One of my co-workers has been telling me about this book his wife is reading to organize their house. He said it was all about purging and getting rid of things – this immediately piqued my interest. I LOVE a good clean n’ purge. When A & I moved from our apartment to our house-on-the-hill I donated a bunch of stuff to Goodwill – furniture we didn’t need, clothes, small appliances, a few small dogs. And once we’d been in our a house for a while I started a box in the basement that I put random things in we don’t need and then bring it to Goodwill once a month or so as it fills up – it’s a great way to get rid of things a little at at a time.
However, the aforementioned book does not recommend that slow-and-steady methodology – The Life-Changing Art of Tidying Up is all about tidying by discarding many, many things – and doing it only once in your life. Ever. And you do it all in 6 months. Sounds a bit outlandish, right? Tidying once ever? I was pretty skeptical, but I had to read the book. My house isn’t cluttered, but I love learning more about cleaning and organizing. I can’t help myself. I mean, a whole book about the art of tidying? How is this not a necessary reading for me?
When I began reading it, I knew I was not going to be disappointed. The first few chapters made me laugh. I read quotes such as,
“When you put your house in order, you put your affairs and past in order, too.”

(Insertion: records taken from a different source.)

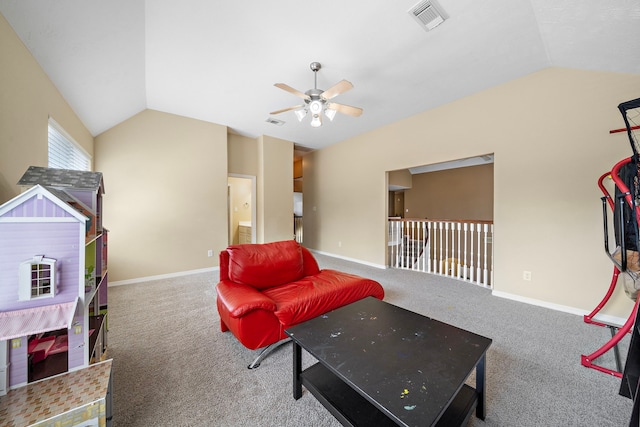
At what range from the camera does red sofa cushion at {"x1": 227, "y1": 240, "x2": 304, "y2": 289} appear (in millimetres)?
2182

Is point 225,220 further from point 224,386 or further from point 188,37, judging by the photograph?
point 224,386

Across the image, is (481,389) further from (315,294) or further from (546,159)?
(546,159)

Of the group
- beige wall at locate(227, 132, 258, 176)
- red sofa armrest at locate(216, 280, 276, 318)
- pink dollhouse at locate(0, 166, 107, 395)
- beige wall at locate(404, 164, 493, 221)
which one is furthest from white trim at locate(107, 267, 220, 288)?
beige wall at locate(404, 164, 493, 221)

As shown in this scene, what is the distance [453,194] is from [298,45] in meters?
7.09

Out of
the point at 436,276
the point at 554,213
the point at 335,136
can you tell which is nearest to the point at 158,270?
the point at 335,136

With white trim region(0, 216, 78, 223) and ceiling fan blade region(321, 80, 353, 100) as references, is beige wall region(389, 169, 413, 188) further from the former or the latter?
white trim region(0, 216, 78, 223)

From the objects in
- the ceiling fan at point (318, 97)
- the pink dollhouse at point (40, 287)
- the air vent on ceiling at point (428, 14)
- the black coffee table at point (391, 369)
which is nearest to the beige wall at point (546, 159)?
the air vent on ceiling at point (428, 14)

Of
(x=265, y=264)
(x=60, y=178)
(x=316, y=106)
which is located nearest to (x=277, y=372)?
(x=265, y=264)

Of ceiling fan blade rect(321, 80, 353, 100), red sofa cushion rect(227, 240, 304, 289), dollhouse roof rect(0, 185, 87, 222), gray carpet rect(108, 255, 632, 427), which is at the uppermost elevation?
ceiling fan blade rect(321, 80, 353, 100)

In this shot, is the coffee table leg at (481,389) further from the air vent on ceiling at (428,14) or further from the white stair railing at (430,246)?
the white stair railing at (430,246)

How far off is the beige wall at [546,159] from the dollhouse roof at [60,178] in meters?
4.20

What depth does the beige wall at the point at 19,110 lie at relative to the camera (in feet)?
4.91

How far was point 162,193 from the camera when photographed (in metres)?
3.95

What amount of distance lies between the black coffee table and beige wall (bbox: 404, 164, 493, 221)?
6676 millimetres
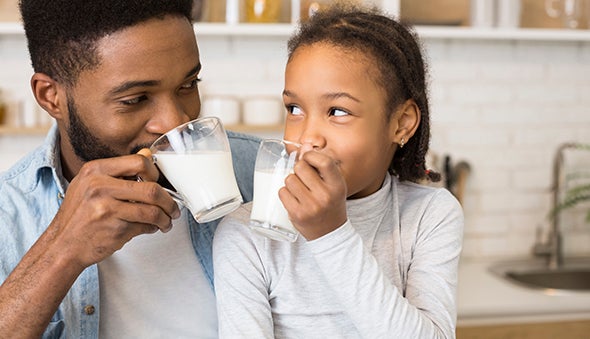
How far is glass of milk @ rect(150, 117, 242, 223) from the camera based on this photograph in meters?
1.21

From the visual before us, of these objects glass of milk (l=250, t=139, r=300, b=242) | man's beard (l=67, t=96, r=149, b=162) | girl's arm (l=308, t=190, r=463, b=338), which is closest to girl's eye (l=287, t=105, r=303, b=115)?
glass of milk (l=250, t=139, r=300, b=242)

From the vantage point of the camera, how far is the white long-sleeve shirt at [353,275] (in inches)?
45.8

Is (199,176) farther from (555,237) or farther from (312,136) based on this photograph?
(555,237)

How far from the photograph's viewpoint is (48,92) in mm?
1518

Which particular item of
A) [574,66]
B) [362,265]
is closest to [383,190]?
[362,265]

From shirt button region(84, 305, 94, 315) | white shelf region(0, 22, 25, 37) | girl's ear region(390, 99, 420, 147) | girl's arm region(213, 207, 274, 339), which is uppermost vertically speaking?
white shelf region(0, 22, 25, 37)

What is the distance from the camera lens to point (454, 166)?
10.2 ft

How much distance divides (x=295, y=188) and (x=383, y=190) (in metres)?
0.32

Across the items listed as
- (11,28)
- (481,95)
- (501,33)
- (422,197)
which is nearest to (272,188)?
(422,197)

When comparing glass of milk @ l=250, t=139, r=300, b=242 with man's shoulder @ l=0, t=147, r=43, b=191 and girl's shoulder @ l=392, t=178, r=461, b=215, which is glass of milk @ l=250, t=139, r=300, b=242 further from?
man's shoulder @ l=0, t=147, r=43, b=191

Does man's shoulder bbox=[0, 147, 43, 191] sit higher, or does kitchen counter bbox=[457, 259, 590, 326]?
man's shoulder bbox=[0, 147, 43, 191]

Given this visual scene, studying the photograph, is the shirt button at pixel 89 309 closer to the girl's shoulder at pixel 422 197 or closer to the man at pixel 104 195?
the man at pixel 104 195

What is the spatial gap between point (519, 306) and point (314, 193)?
1618 mm

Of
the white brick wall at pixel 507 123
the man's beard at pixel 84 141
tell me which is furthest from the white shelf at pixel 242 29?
the man's beard at pixel 84 141
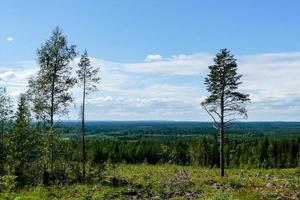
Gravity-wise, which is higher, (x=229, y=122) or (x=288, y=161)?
(x=229, y=122)

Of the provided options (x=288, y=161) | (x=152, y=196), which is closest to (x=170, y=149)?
(x=288, y=161)

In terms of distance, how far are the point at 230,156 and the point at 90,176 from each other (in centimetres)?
7063

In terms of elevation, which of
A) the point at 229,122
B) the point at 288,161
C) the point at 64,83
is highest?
the point at 64,83

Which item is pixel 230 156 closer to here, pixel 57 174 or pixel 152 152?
pixel 152 152

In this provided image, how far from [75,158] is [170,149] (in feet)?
229

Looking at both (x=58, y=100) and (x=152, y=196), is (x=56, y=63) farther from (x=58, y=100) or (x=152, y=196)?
(x=152, y=196)

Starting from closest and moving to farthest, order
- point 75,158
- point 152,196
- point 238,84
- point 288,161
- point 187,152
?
point 152,196
point 75,158
point 238,84
point 288,161
point 187,152

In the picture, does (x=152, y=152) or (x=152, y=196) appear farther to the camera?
(x=152, y=152)

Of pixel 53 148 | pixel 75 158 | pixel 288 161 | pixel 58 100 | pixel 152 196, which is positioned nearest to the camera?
pixel 152 196

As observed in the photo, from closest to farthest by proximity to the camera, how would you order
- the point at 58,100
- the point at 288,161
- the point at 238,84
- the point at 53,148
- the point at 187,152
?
the point at 53,148, the point at 58,100, the point at 238,84, the point at 288,161, the point at 187,152

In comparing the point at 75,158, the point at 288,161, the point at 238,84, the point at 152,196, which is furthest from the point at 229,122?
the point at 288,161

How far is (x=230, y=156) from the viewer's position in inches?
4018

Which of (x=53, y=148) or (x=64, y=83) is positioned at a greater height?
(x=64, y=83)

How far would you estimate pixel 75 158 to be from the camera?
38531mm
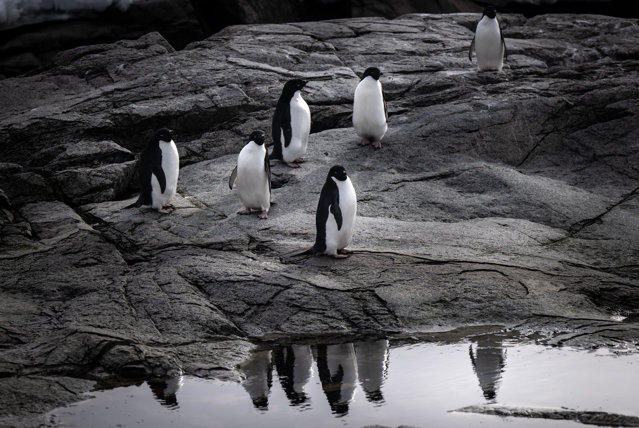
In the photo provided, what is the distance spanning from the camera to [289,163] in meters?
10.2

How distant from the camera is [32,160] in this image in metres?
10.6

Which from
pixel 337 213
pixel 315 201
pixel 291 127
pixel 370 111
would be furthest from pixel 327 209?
pixel 370 111

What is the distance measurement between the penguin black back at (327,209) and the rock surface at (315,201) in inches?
9.8

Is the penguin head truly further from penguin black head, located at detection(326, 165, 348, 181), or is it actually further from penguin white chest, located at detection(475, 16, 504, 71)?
penguin white chest, located at detection(475, 16, 504, 71)

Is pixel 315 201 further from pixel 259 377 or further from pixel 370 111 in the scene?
pixel 259 377

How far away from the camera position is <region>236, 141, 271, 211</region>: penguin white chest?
8.80 m

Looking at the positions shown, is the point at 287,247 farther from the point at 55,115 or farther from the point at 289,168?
the point at 55,115

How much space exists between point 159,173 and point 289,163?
1702 mm

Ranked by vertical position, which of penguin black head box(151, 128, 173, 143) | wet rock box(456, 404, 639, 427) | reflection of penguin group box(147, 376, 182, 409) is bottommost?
reflection of penguin group box(147, 376, 182, 409)

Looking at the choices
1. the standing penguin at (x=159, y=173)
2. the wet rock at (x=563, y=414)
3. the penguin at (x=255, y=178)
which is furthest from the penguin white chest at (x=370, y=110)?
the wet rock at (x=563, y=414)

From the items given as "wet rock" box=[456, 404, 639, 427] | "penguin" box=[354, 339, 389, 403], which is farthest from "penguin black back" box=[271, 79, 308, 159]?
"wet rock" box=[456, 404, 639, 427]

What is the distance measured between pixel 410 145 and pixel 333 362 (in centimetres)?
476

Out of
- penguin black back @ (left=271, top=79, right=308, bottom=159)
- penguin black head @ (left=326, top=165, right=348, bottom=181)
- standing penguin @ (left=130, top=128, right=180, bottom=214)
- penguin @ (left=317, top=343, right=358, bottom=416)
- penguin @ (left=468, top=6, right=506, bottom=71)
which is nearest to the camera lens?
penguin @ (left=317, top=343, right=358, bottom=416)

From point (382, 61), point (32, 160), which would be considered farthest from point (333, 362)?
point (382, 61)
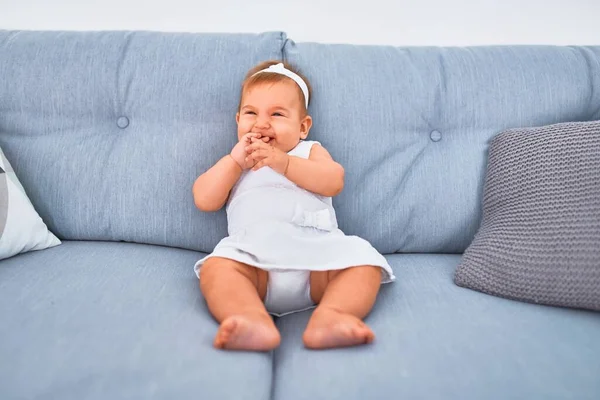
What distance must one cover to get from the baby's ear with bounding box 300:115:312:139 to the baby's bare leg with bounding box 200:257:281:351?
0.40 m

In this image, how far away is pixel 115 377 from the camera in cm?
89

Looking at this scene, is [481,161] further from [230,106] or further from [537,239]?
[230,106]

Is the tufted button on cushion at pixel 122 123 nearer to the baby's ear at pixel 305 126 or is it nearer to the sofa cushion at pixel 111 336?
the sofa cushion at pixel 111 336

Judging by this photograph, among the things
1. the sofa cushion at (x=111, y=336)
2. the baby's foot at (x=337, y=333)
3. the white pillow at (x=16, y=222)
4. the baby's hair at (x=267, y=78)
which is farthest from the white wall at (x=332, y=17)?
the baby's foot at (x=337, y=333)

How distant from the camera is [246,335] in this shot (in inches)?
38.9

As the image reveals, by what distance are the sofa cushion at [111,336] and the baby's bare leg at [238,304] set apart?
0.03m

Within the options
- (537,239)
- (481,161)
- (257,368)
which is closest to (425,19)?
(481,161)

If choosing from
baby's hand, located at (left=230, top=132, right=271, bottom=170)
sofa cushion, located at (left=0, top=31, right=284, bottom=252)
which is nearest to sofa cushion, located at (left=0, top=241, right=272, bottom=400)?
sofa cushion, located at (left=0, top=31, right=284, bottom=252)

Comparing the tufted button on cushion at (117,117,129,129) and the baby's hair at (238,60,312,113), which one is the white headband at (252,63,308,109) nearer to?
the baby's hair at (238,60,312,113)

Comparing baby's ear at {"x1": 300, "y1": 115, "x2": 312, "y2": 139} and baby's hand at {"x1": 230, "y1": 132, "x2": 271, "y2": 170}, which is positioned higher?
baby's ear at {"x1": 300, "y1": 115, "x2": 312, "y2": 139}

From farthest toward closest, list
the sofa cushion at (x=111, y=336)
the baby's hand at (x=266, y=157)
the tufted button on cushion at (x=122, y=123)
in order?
the tufted button on cushion at (x=122, y=123), the baby's hand at (x=266, y=157), the sofa cushion at (x=111, y=336)

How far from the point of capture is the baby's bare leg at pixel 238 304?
983mm

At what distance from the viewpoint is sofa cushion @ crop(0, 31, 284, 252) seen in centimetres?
144

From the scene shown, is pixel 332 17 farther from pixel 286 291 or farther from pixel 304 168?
pixel 286 291
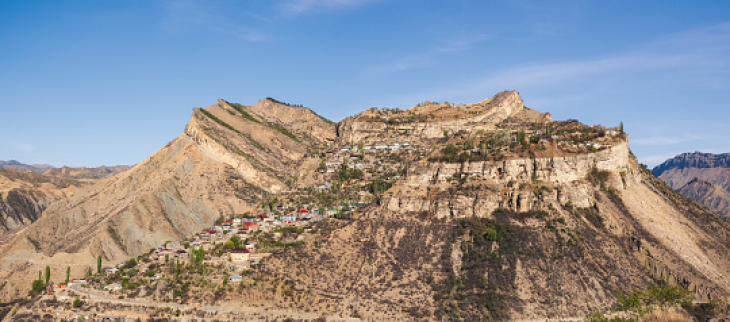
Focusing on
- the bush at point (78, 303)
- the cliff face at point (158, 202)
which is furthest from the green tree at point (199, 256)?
the cliff face at point (158, 202)

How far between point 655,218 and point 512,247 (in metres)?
25.0

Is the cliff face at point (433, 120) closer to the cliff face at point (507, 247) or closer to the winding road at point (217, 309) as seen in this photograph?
the cliff face at point (507, 247)

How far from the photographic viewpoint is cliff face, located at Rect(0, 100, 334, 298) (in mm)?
107875

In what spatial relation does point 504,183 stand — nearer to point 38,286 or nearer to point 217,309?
point 217,309

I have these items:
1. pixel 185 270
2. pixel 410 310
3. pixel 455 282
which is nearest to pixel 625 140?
pixel 455 282

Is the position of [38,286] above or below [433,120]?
below

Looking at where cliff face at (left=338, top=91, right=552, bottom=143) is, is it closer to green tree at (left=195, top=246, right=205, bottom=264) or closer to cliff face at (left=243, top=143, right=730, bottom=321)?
cliff face at (left=243, top=143, right=730, bottom=321)

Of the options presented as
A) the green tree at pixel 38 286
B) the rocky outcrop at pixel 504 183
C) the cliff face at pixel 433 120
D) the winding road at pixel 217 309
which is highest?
the cliff face at pixel 433 120

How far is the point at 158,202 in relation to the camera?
4601 inches

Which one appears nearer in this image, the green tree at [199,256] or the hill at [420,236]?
the hill at [420,236]

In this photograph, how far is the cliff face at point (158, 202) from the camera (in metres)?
108

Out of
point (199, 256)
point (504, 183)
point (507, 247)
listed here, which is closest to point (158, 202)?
point (199, 256)

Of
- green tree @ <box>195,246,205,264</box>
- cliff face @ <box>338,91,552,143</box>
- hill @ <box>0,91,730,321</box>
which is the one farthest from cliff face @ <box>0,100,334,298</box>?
green tree @ <box>195,246,205,264</box>

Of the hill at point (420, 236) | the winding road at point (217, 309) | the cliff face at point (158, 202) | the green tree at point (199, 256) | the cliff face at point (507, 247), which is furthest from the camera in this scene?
the cliff face at point (158, 202)
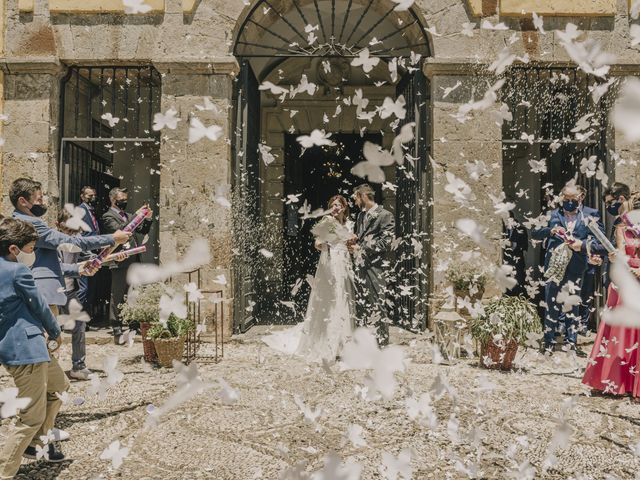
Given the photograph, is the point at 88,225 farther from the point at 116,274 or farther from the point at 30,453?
the point at 30,453

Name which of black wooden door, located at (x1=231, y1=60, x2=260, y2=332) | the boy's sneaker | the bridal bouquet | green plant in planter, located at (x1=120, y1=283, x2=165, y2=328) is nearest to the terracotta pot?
the bridal bouquet

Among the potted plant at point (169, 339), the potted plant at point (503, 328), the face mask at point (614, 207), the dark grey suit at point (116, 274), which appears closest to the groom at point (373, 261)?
the potted plant at point (503, 328)

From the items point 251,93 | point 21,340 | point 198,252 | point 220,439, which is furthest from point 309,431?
point 251,93

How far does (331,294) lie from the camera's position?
5973 millimetres

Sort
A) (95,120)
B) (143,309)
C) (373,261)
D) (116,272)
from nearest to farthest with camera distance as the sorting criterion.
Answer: (143,309)
(373,261)
(116,272)
(95,120)

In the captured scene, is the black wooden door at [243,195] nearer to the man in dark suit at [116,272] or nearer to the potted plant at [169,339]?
the man in dark suit at [116,272]

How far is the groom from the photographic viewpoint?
5676 mm

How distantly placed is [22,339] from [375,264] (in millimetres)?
3602

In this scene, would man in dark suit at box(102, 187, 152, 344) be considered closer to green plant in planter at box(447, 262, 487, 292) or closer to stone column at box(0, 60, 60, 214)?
stone column at box(0, 60, 60, 214)

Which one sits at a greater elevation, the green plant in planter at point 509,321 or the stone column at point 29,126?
the stone column at point 29,126

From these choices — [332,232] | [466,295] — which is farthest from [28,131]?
[466,295]

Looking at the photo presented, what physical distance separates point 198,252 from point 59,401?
372 cm

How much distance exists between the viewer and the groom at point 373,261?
5.68 m

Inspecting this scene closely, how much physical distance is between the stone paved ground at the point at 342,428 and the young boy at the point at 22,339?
28 centimetres
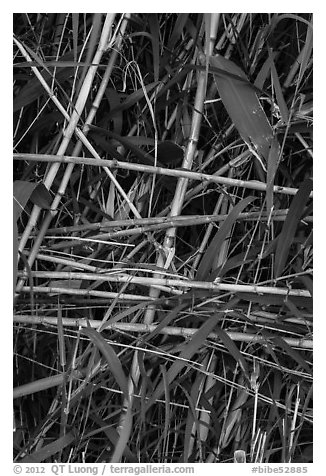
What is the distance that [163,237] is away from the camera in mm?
1019

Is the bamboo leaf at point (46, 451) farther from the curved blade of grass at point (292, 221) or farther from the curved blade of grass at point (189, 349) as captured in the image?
the curved blade of grass at point (292, 221)

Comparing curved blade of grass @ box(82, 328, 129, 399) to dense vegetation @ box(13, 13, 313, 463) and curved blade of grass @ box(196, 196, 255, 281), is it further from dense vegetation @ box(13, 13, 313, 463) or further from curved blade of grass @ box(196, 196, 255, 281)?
curved blade of grass @ box(196, 196, 255, 281)

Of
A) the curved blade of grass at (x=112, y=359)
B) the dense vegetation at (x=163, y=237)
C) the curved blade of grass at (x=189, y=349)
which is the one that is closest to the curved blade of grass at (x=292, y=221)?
the dense vegetation at (x=163, y=237)

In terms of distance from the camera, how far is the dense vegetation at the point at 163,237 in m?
0.95

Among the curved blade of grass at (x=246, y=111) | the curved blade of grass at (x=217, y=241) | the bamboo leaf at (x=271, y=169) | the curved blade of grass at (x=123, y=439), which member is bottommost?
the curved blade of grass at (x=123, y=439)

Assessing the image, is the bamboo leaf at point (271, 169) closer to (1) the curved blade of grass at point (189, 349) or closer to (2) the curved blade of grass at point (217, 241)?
(2) the curved blade of grass at point (217, 241)

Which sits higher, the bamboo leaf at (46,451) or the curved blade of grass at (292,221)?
the curved blade of grass at (292,221)

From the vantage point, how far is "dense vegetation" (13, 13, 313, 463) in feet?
3.13

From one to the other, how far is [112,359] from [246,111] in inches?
16.0

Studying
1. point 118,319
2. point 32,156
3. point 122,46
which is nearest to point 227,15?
point 122,46

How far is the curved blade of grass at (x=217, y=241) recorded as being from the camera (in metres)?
0.95

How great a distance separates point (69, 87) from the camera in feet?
3.34

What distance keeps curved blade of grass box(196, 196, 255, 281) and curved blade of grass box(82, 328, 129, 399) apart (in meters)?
0.17

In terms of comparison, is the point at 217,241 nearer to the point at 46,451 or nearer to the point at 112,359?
the point at 112,359
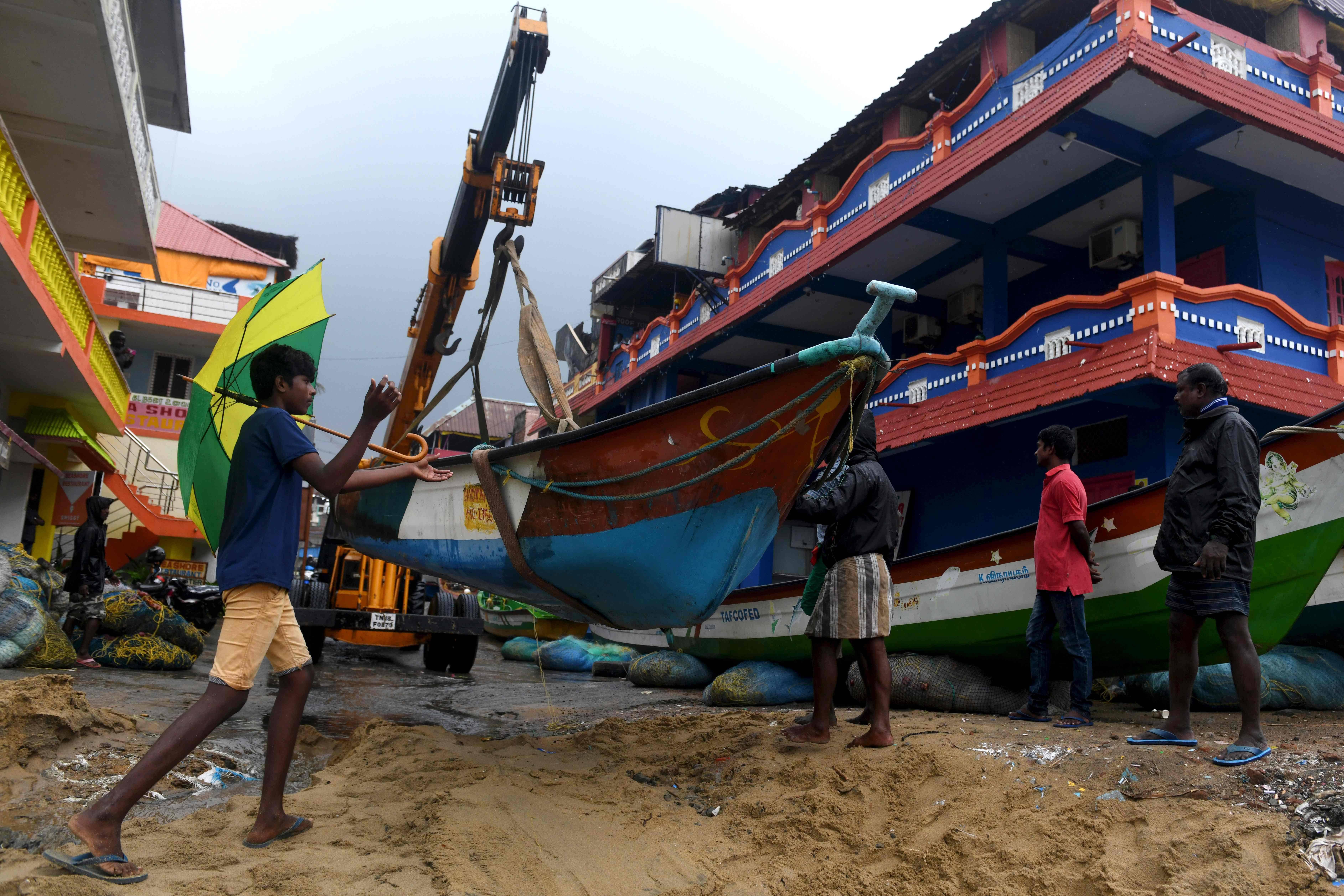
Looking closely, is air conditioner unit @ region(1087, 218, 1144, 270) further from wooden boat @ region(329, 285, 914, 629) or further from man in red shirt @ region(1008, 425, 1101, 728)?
wooden boat @ region(329, 285, 914, 629)

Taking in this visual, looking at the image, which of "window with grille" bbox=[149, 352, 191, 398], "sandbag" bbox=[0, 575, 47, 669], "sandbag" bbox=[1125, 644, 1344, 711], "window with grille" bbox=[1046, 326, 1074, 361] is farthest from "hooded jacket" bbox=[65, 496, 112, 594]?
"window with grille" bbox=[149, 352, 191, 398]

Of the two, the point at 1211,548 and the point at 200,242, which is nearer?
the point at 1211,548

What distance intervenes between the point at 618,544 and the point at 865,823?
1.61 meters

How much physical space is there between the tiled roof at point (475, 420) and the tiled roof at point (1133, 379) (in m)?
25.7

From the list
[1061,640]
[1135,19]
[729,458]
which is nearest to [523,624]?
[1061,640]

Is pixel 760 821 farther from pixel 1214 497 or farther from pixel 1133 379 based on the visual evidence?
pixel 1133 379

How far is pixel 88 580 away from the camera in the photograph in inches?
339

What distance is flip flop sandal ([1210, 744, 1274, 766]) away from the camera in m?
3.09

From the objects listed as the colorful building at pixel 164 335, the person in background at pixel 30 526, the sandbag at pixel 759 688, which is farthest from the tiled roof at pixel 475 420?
the sandbag at pixel 759 688

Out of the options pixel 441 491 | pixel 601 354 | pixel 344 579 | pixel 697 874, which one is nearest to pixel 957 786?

“There is a saying that a messy room equals a messy mind.'”
to A, because he’s heard me say them verbatim over and over again as my justification for cleaning for organizing the basement at 10:00 pm with a can of seltzer in one hand a small dog in the corner trying to break into A’s tennis bags to get all the tennis balls. (HE CAN SMELL THEM ANYWHERE.)
The Konmari Method developed by the author of the book Marie Kondo, advocates for throwing away anything that doesn’t “spark joy.” Sounds amazing, right? Who wants stuff that doesn’t bring you joy? And she also has her clients begin tidying by category. The first category, which I am going to tackle in this post (and tackled in my own house):
After I did the major discard (disclaimer: I did not thank my items for service when I discarded them, but I did try to only keep joyful items of clothing, which translated into lots of horizontal stripes), and learning to fold my clothes, (tiny perfect rectangles!) it was on to hanging clothes. The proper method? Arrange them so they rise to the right. You start with the heaviest and longest items of clothing first moving onto the lighter and shorter as you go right. Acccording to Kondo:
“When you stand in front of a closet that has been reorganized so that the clothes rise to the right, you feel your heart beat faster and the cells in your body buzz with energy.”
I have a dressing room that’s off of our office, so that’s where my “closet” is. As you can see, it wasn’t terribly messy but it also wasn’t organized. I’m always haphazardly hanging things, trying to decide what I should hang, putting things into vague categories, and leaving hangers everywhere. (And I believe on the floor in the back you can see a TJ Maxx tag, no shame.)
I cannot tell a lie. I had not organized my closet before I began writing this post. So I was not really buying the quote above and I was fully prepared for some harsh criticism. However, while I don’t think that my body is quite buzzing with energy, I can say I feel quite satisfied after finishing my closet and that rise-to-the-right is pleasing to the eye. And it did give me more motivation to tackle other projects, which is exactly what Kondo says happens once you start organizing properly!
I’m slowly moving on to the other tidying categories in the book and sharing with you bits and pieces of the projects as I go!